Passage to read:

todelete
has files that are unnecessary to keep.
-
Prepare 2 FASTQ or FASTQ.gz files corresponding to the two replicates for the iCLIP experiment.
-
Duplicate removal, quality filter, and trim adapter from the 3' end from the reads
- Duplicate removal:
- This step takes advantage of the fact that 5' end of each read has a random barcode.
- Each initial starting molecule that was RT'd will have a unique barcode.
- Therefore, PCR duplicates are removed by collapsing molecules with identical 5' barcode sequences.
- RT primer is cleaved, leaving adapters.
- Remove adapter region from the 3' end of the read.
- The adapter is an optional input parameter.
- Default is to remove sequences less than N=33 nucleotides.
- Q33 specifies the quality score encoding format.
-
After duplicate removal, remove the 5' barcode sequence. Default is 13 nt removed.
-
We then map to a repeat index, then to a tRNA index, then to a genome index.
- We only keep reads that are unique and perfectly aligned.
- We then remove reads that map to blacklist or repeat regions.

Questions:
[1] Rewrite the iCLIP processing notes starting at "- Remove adapter" and ending at "or repeat regions.", putting "exclusion list" in place of "blacklist".
[2] For each statement, say yes or no depending on whether the iCLIP processing notes agree with it, and quote the words from the notes that settle it.
(a) PCR duplicates are removed by collapsing molecules that share the same 5' barcode sequence.
(b) The adapter is a required input parameter.
(c) By default, 13 nt of the 5' barcode sequence are removed.
[3] Answer these questions from the iCLIP processing notes.
(a) How many FASTQ or FASTQ.gz files are to be prepared?
(b) What does Q33 specify?
(c) Which index are reads mapped to first?
The data entries have no connection to the iCLIP processing notes.

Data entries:

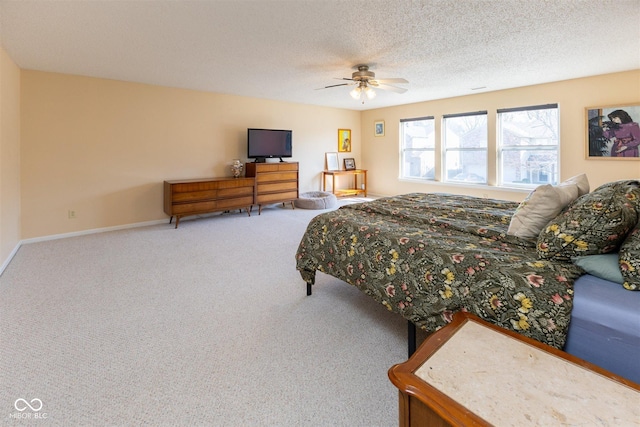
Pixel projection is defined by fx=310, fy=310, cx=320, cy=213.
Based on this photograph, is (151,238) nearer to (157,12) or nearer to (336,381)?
(157,12)

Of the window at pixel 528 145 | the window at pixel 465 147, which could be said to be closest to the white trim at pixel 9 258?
the window at pixel 465 147

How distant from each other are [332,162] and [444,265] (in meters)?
6.39

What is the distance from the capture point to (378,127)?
7.87 m

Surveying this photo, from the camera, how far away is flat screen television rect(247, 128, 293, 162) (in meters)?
6.07

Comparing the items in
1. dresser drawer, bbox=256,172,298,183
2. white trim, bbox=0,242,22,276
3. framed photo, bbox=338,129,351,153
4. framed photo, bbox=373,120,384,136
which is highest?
framed photo, bbox=373,120,384,136

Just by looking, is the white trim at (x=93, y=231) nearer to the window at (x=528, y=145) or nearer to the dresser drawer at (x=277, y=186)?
the dresser drawer at (x=277, y=186)

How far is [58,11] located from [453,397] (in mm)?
3665

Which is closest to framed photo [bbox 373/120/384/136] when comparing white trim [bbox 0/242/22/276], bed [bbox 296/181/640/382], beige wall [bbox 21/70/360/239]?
beige wall [bbox 21/70/360/239]

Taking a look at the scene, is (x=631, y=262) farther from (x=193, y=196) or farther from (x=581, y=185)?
(x=193, y=196)

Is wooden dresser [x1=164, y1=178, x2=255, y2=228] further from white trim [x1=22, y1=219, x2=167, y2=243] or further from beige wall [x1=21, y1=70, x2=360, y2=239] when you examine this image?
beige wall [x1=21, y1=70, x2=360, y2=239]

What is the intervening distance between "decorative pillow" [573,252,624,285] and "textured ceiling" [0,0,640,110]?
2.13 metres

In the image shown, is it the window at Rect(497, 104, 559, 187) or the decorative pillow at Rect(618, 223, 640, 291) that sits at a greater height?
the window at Rect(497, 104, 559, 187)

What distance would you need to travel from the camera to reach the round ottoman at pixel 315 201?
6598mm

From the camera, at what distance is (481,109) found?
19.5 ft
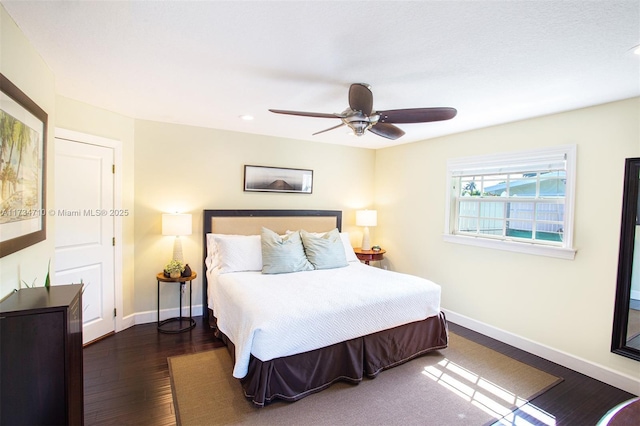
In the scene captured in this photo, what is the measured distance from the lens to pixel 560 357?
10.0 ft

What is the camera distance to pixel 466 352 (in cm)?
324

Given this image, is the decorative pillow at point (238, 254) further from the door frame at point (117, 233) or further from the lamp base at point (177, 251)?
Answer: the door frame at point (117, 233)

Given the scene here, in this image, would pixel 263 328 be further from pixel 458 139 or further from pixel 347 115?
pixel 458 139

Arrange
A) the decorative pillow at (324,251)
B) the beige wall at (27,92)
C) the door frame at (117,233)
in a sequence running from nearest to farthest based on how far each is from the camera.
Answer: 1. the beige wall at (27,92)
2. the door frame at (117,233)
3. the decorative pillow at (324,251)

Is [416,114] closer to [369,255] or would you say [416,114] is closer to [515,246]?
[515,246]

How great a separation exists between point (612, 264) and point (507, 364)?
4.22 feet

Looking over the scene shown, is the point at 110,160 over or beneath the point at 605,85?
beneath

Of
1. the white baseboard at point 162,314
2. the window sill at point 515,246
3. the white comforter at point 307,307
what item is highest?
the window sill at point 515,246

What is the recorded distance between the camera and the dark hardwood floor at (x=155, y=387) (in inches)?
87.4

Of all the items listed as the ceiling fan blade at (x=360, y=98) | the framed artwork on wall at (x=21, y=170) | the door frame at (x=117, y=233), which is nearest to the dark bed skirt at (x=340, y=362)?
the door frame at (x=117, y=233)

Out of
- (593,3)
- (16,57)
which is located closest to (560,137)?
(593,3)

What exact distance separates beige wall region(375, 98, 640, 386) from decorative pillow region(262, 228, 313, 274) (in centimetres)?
189

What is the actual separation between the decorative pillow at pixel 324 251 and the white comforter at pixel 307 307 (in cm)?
20

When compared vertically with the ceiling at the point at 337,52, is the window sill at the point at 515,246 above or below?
below
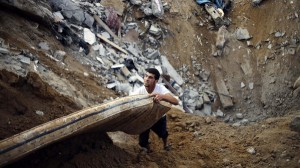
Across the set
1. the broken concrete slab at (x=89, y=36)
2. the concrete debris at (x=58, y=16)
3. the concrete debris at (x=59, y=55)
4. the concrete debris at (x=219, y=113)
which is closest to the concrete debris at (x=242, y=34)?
A: the concrete debris at (x=219, y=113)

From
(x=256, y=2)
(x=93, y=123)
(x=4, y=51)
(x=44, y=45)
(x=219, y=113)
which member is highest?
(x=256, y=2)

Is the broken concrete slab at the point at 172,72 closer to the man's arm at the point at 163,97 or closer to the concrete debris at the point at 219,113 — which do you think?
the concrete debris at the point at 219,113

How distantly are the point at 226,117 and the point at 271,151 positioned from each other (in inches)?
116

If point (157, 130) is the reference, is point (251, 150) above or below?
below

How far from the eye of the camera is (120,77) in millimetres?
7848

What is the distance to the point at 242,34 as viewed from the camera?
32.8 ft

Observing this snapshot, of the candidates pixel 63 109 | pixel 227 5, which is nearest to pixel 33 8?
pixel 63 109

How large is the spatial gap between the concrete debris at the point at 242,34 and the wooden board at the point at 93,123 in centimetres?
587

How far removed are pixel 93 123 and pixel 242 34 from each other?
7.00 m

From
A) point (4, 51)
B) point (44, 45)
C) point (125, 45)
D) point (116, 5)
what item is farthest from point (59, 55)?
point (116, 5)

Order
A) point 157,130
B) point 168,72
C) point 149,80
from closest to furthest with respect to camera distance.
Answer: point 149,80, point 157,130, point 168,72

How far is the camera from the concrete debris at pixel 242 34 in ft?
32.6

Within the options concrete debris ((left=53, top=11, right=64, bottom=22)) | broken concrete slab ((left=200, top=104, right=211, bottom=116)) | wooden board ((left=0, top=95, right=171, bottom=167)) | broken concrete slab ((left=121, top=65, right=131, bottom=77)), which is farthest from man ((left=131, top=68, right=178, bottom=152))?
broken concrete slab ((left=200, top=104, right=211, bottom=116))

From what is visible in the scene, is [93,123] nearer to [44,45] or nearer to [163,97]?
[163,97]
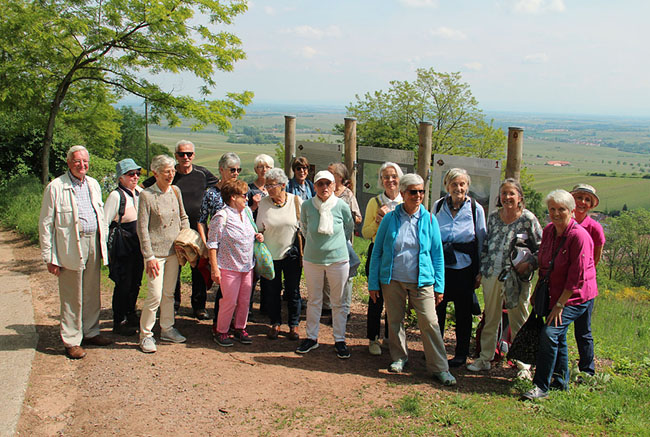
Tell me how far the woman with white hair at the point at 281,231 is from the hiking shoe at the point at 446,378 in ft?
5.51

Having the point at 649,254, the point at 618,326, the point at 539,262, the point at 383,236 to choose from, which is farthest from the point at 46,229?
the point at 649,254

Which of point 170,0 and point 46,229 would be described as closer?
point 46,229

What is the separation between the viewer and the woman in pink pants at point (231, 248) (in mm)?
5285

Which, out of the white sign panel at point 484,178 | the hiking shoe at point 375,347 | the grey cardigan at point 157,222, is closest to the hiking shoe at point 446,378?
the hiking shoe at point 375,347

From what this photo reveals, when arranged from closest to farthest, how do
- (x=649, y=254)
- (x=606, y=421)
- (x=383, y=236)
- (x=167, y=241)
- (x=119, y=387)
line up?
(x=606, y=421)
(x=119, y=387)
(x=383, y=236)
(x=167, y=241)
(x=649, y=254)

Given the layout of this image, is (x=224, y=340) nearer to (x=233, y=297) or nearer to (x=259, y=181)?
(x=233, y=297)

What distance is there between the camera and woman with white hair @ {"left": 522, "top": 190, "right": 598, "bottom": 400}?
431cm

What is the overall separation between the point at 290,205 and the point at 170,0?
914cm

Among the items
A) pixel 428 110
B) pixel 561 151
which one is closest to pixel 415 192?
pixel 428 110

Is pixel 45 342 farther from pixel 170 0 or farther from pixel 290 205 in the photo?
pixel 170 0

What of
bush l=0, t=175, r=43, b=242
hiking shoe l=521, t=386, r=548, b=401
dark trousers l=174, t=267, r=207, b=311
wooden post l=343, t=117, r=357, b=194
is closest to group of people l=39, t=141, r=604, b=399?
hiking shoe l=521, t=386, r=548, b=401

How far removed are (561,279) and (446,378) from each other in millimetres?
1317

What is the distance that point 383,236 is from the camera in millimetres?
4879

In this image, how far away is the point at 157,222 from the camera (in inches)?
205
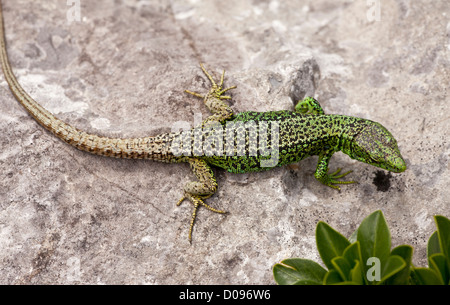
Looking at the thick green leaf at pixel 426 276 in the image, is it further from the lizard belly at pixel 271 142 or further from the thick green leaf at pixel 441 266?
the lizard belly at pixel 271 142

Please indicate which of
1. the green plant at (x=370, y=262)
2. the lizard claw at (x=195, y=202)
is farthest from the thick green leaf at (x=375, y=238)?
the lizard claw at (x=195, y=202)

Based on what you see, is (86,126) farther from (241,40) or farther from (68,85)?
(241,40)

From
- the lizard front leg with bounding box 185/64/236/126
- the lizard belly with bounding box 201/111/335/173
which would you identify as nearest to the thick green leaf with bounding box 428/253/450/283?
the lizard belly with bounding box 201/111/335/173

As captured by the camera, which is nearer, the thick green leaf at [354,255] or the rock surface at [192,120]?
the thick green leaf at [354,255]

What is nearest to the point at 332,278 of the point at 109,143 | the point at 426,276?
the point at 426,276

Solutions in order:
[1]
- Remove adapter region from the 3' end of the read.
- The adapter is an optional input parameter.
- Default is to remove sequences less than N=33 nucleotides.
- Q33 specifies the quality score encoding format.
-
After duplicate removal, remove the 5' barcode sequence. Default is 13 nt removed.
-
We then map to a repeat index, then to a tRNA index, then to a genome index.
- We only keep reads that are unique and perfectly aligned.
- We then remove reads that map to exclusion list or repeat regions.

[2]
(a) Yes: "PCR duplicates are removed by collapsing molecules with identical 5' barcode sequences."
(b) No: "The adapter is an optional input parameter."
(c) Yes: "Default is 13 nt removed."

[3]
(a) Two, corresponding to the two replicates for the iCLIP experiment.
(b) The quality score encoding format.
(c) A repeat index.